La escasa inteligencia que nos queda, después de procesar el clenbuterol de las carnes y el mercurio de los pescados, se queda alarmada ante la enorme generosidad del candidato a presidente del Gobierno y del candidato a seguir siéndolo. Como sucede cuando compras un abrigo de rebajas, que tienes la impresión de que, si lo hubieras comprado antes, te habrían cobrado de más, aquí lo que te preguntas es por qué tantas dádivas prometidas no se hicieron antes, mientras crece la sospecha de que, durante todo el tiempo pasado, te han estado engañando. Sin embargo, lo más lacerante es que tales ataques de generosidad, que pueden acercarse al derroche, se llevan a cabo con nuestro dinero. Es algo así como si un amigo nos pidiera un préstamo y, después, nos invitara a comer a un restaurante carísimo. Por cierto, que es algo que me sucedió en una ocasión.

Lo que pasa es que a un amigo se le perdonan estas debilidades, entre otras cosas, porque las conoces, pero quienes ocupan la Presidencia del Gobierno no son amigos, ni tienen por qué serlo, y a lo que aspiramos es a que sean unos buenos administradores de las enormes cantidades que se recaudan, y que no se lo gasten en poner cuartos de baño en los despachos de los directores generales.
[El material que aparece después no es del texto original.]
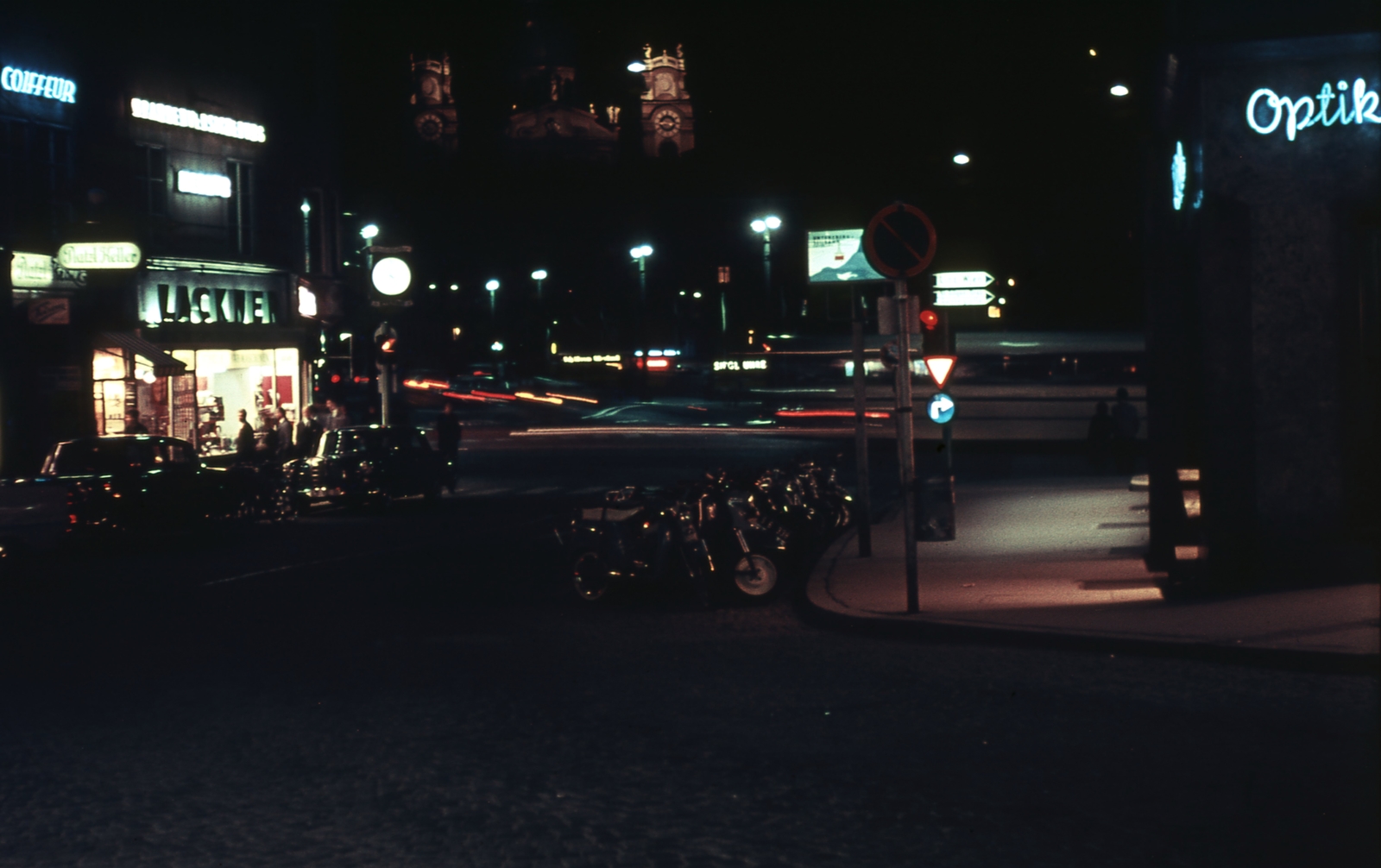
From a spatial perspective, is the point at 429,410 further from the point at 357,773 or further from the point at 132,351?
the point at 357,773

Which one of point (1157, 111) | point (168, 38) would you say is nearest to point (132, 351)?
point (168, 38)

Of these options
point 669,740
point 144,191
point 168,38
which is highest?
point 168,38

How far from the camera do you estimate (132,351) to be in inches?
1227

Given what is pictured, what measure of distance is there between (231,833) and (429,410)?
57.1 metres

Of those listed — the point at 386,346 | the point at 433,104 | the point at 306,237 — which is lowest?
the point at 386,346

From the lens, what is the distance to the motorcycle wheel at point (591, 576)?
12.8 meters

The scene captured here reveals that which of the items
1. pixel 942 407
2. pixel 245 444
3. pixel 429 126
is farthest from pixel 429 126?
pixel 942 407

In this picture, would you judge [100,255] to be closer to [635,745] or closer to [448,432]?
[448,432]

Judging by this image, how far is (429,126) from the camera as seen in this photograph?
552 ft

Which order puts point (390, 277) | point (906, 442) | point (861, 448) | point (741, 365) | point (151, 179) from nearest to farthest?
point (906, 442) → point (861, 448) → point (151, 179) → point (390, 277) → point (741, 365)

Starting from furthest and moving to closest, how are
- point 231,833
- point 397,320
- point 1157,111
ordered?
point 397,320, point 1157,111, point 231,833

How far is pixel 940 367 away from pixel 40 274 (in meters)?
19.1

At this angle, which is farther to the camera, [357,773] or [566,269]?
[566,269]

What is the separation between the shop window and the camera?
3228 cm
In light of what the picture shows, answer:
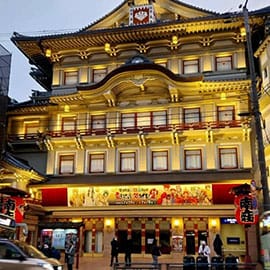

Por cierto, acabo de recibir el impuesto de bienes inmuebles, lo que tengo que pagar por vivir en una casa que he pagado con mucho esfuerzo. Los generosos administradores permiten que siga viviendo en mi casa, pero a cambio de pagarles bastante más de mil euros al año, un 50% más de lo que pagaba hasta ahora. Aunque me rebaje los impuestos Rajoy o me ayude con 400 euros Zapatero , sospecho que me subirán la gasolina para compensar. El dinero es como la materia, ni se destruye, ni se crea, simplemente se transforma. Y ese temblor que sientes en la cartera no es un misterio: es la mano de los transformadores generosos.